Excellent album from the American trio Street Priest, sent to us by their drummer Jacob Felix Heule in Oakland…More Nasty (HUMBLER RECORDS HUMBLER-001) is made from just guitar, bass and drums recorded live in a rehearsal room in 2012, and contains all the rough edges and sharp spikes a man could wish for. A man who wants to hurt himself, that is. Listening to it is like climbing voluntarily into one of “Jigsaw’s” horrible mutilating death traps from the Saw franchise. The opening ‘Turk’ is abrasive and incoherent, performed at impossibly high speeds, the trio struggling to sputter out phrases of musical coherence in between writhing in pain from viral infections and vomiting out their profound despair at the grim state of the world. ‘Taylor’ is somewhat more reflective, the players sinking further into a morass of hateful feedback and mournful tones, starting out hesitant and then growing increasingly furious with power chords, side-swipes and frenetic percussion attacks, only to sink back into the black despair of suicidal humming feedback. ‘Sixth’ contains even more depressing emotions, the instruments growling and purring like disaffected big cats sharpening their claws and contemplating their next victim, i.e. you – who to their big feline eyes look like a walking plate of raw meat. Strings and metal chime and pulsate like tiny bells, creating a dream-like reverie, a palpably threatening atmosphere of slow-burn brooding and hate. Lastly, ‘Market’ propels us back into the energised free-noise realms that will very likely endear this trio to fans of records made by Sonnny Sharrock, James Blood Ulmer, and other notable free-form shredders.
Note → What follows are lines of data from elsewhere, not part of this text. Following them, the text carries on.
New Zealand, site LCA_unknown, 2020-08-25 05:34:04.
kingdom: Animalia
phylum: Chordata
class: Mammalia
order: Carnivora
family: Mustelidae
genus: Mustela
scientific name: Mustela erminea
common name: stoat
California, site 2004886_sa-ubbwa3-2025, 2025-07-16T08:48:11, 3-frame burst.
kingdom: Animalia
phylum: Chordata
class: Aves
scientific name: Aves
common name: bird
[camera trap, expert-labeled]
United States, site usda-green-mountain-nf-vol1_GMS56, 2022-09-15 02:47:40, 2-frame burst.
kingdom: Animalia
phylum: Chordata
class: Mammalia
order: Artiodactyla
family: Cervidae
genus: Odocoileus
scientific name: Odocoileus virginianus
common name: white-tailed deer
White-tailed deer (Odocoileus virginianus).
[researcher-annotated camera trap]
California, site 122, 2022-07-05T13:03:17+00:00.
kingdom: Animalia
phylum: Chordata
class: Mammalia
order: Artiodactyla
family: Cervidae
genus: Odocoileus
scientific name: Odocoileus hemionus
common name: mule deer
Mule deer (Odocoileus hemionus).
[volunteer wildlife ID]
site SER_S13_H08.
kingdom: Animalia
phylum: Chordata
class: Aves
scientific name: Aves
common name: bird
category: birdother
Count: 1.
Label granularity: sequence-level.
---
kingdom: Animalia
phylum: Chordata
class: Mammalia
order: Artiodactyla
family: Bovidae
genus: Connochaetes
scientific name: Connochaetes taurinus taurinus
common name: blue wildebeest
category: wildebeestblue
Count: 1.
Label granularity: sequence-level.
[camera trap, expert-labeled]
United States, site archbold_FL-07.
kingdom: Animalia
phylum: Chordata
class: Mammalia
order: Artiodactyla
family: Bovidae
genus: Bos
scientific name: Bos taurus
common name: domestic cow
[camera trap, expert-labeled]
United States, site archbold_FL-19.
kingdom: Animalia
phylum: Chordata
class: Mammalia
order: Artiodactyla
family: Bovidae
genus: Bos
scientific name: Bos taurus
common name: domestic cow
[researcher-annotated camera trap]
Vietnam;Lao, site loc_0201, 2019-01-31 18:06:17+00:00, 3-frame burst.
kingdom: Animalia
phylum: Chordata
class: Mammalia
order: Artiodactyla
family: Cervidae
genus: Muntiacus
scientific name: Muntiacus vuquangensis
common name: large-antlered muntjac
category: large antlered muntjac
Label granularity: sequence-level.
Street Priest take their name from a 1981 album by Ronald Shannon Jackson and the Decoding Society, which is new to me – an area of free-jazz funkiness and guitar noodling which I must investigate soon. It takes a lot of imagination to find the funk in a record like More Nasty, where the band are working hard to pull all known musical genres into pieces just to see what makes them tick, but the bass player Matt Chandler here has enough articulacy and control of his intonation to deliver the goods, emerging as a sort of rag-tag reversed double negative of James Jamerson. The guitarist Kristian Aspelin appeared on a 2007 LP by Paul Hartsaw’s SocioCybernetic Music Machine, but a quick survey on YouTube reveals he’s played in all manner of free improv and jazz situations, some of them involving the mad drummer Weasel Walter. As to Street Priest’s drummer, Jacob Felix Heule is also one half of Ettrick and the SF duo Basshaters. Lasse Marhaug did the cover art for this splendid release of lively art-noise, which is available as a cassette and a download. From around June 2014.